■ Data shown ■

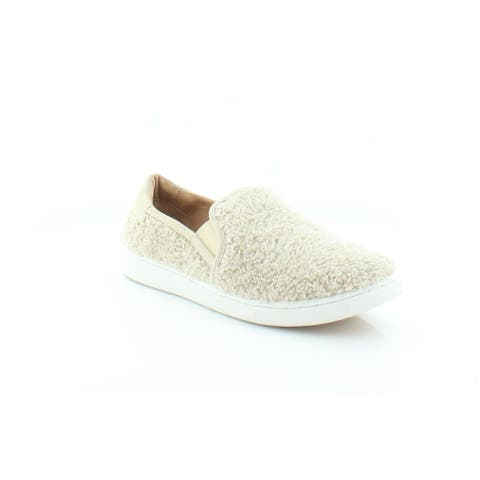 UGG Ricci Women's FLATS Natural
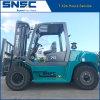 Carrello elevatore diesel di qualità 7ton di Snsc con il motore del Giappone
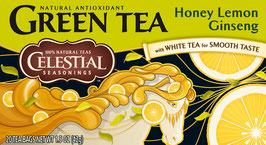 Green Tea Honey Lemon Ginseng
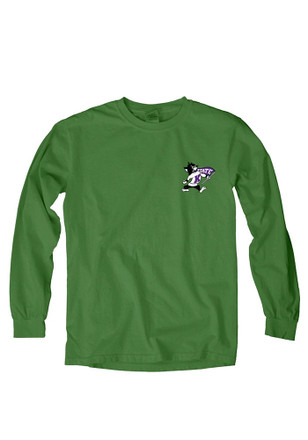 K-State Wildcats Womens Overdyed Green T-Shirt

■ Task brief ■
Reproduce the data word for word, excluding its pictures.

■ Exercise answer ■
 UGG Ricci Women's FLATS Natural
 Carrello elevatore diesel di qualità 7ton di Snsc con il motore del Giappone
 Green Tea Honey Lemon Ginseng
 K-State Wildcats Womens Overdyed Green T-Shirt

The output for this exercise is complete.